— START Document text —

Magnite and Spotx. Verve and Nexstar’s digital platform for video ads. Smart Adserver and Capital Croissance. Liveramp and Datafleets. District M and Sharethrough. Kubient. Pubmatic. And now Viant. Those are just some of the more notable mergers, acquisitions and IPOs that have occurred in recent months. In fact, the pace of deals has accelerated to a point that’s left some onlookers puzzled and for good reason. 

Investors, whether they’re private or public, seem fine with big, initially costly consolidation of ad tech companies. This is largely because revenue growth, not profit, drive corporate value right now. Put another way: It’s as if investors forgot that ad tech is steeped in a lot of uncertainty right now. 

Take Criteo. It’s valued now at $1.9 billion. A year ago Criteo’s stock crashed to a 52-week low after Google said it would block the cookies the ad tech vendor uses to retarget people in the Chrome browser. Google still intends to make its move sometime next year. And as it stands, no one has a viable alternative. Yet, Criteo is worth more today than it was a year ago.

“Nothing makes sense anymore,” said Ratko Vidakovic, founder of ad tech consultancy AdProfs.

Moments like this are rare for an industry that’s been kept at arm’s length by investors. So many moving parts must align. Still, online ad spending is accelerating and valuations for ad tech companies are at all-time highs with renewed interest in ad tech among both strategic and private equity investors. What’s more, capital is cheap. Put that all together and there’s simply a lot of cash sloshing around ad tech vendors right now. A blue moon event for the sector if ever there was one.

— END Document text —

--- Task requirements ---
A. List every deal the passage on ad tech consolidation names in its opening lines, each as it appears there.
B. Carry the passage on ad tech consolidation forward from its final sentence.

— START Data listing —

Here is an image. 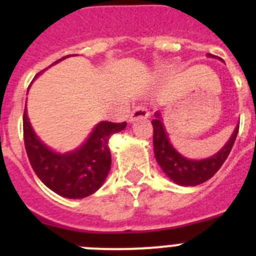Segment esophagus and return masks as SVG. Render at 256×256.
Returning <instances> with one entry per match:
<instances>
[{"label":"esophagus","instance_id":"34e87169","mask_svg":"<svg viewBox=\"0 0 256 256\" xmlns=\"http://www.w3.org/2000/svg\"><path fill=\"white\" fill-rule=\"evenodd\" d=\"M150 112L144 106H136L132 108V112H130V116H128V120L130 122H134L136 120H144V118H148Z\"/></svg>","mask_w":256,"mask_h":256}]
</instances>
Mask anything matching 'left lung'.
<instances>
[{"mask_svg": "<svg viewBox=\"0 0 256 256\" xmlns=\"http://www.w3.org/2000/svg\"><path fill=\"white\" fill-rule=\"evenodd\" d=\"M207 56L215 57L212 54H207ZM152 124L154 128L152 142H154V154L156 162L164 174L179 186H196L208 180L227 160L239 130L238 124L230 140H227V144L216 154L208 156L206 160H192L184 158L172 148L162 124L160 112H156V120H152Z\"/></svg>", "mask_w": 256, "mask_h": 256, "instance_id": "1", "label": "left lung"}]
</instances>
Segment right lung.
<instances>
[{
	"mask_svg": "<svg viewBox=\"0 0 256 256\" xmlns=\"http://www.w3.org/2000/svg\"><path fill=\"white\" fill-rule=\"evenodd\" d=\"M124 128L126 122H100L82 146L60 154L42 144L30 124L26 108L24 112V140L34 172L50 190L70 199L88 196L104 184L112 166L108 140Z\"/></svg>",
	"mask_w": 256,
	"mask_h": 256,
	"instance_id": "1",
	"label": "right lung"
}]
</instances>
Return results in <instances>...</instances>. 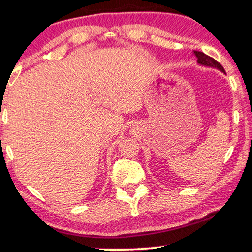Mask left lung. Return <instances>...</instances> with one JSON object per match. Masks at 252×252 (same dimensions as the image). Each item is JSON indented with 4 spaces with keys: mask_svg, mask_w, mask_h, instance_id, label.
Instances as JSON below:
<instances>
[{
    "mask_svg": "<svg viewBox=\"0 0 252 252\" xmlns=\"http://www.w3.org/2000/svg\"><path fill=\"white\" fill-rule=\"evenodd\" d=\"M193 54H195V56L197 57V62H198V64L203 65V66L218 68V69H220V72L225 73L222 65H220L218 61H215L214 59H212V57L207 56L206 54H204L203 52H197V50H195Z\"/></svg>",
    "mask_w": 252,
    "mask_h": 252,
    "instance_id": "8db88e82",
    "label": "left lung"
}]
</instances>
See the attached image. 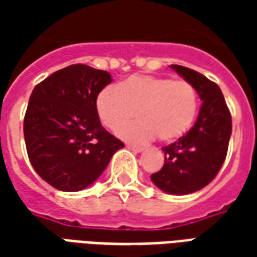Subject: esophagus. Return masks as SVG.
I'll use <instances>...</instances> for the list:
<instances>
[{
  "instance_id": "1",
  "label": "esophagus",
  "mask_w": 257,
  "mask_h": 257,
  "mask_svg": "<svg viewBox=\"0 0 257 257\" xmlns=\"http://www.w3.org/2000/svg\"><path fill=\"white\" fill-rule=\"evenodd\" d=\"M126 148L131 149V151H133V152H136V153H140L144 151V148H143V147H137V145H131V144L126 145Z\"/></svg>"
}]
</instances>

— END Data listing —

--- Answer set ---
A.
- Magnite and Spotx
- Verve and Nexstar's digital platform for video ads
- Smart Adserver and Capital Croissance
- Liveramp and Datafleets
- District M and Sharethrough
- Kubient
- Pubmatic
- Viant

B.
Cue a scramble to get deals done. Call it strategic opportunism.

“The conditions in the market right now mean it’s a great opportunity for further consolidations,” said Verve Group’s chief revenue officer Sameer Sondhi. 

Last month, Verve Group, a network of ad tech companies, acquired mobile video ad platform LKQD from telecommunications company Nexstar. Sondhi is on the lookout for more deals, with CTV, digital out of home and contextual focus areas for the future. 

“Ad tech companies are trying to seize the opportunity because the sector has been treated like a second-class citizen by investors for a while,” said Vidakovic. “And the way to take advantage of these markets is to create entities that have scale.”

Here’s a valuation-related example: Magnite bought SpotX on a valuation of $1.17 billion — more than 10 times its $116 million revenue for 2020. Prior to the deal with SpotX, Magnite traded at 20 times its sales. Ad tech may be missing a few things right now, but optimism isn’t one of them.

Even private investors, who have steered clear of ad tech in recent years, are exuberant about the sector’s future. 

“We’re following several companies in ad tech, especially in France, as it’s a good time to invest because the industry is smaller so there’s more transparency,” said Cedric Boxberger, managing partner at investment Capital Croissance, which took majority-ownership of France-based ad-tech firm Smart AdServer earlier this month. 

Few assets will deliver such strong returns during one of the most turbulent economic times, for private investors like Boxberger. “Over the next five years there’s an opportunity for us [Smart Ad Server] to either go on the public market or have further investors — maybe even in the U.S,” he said.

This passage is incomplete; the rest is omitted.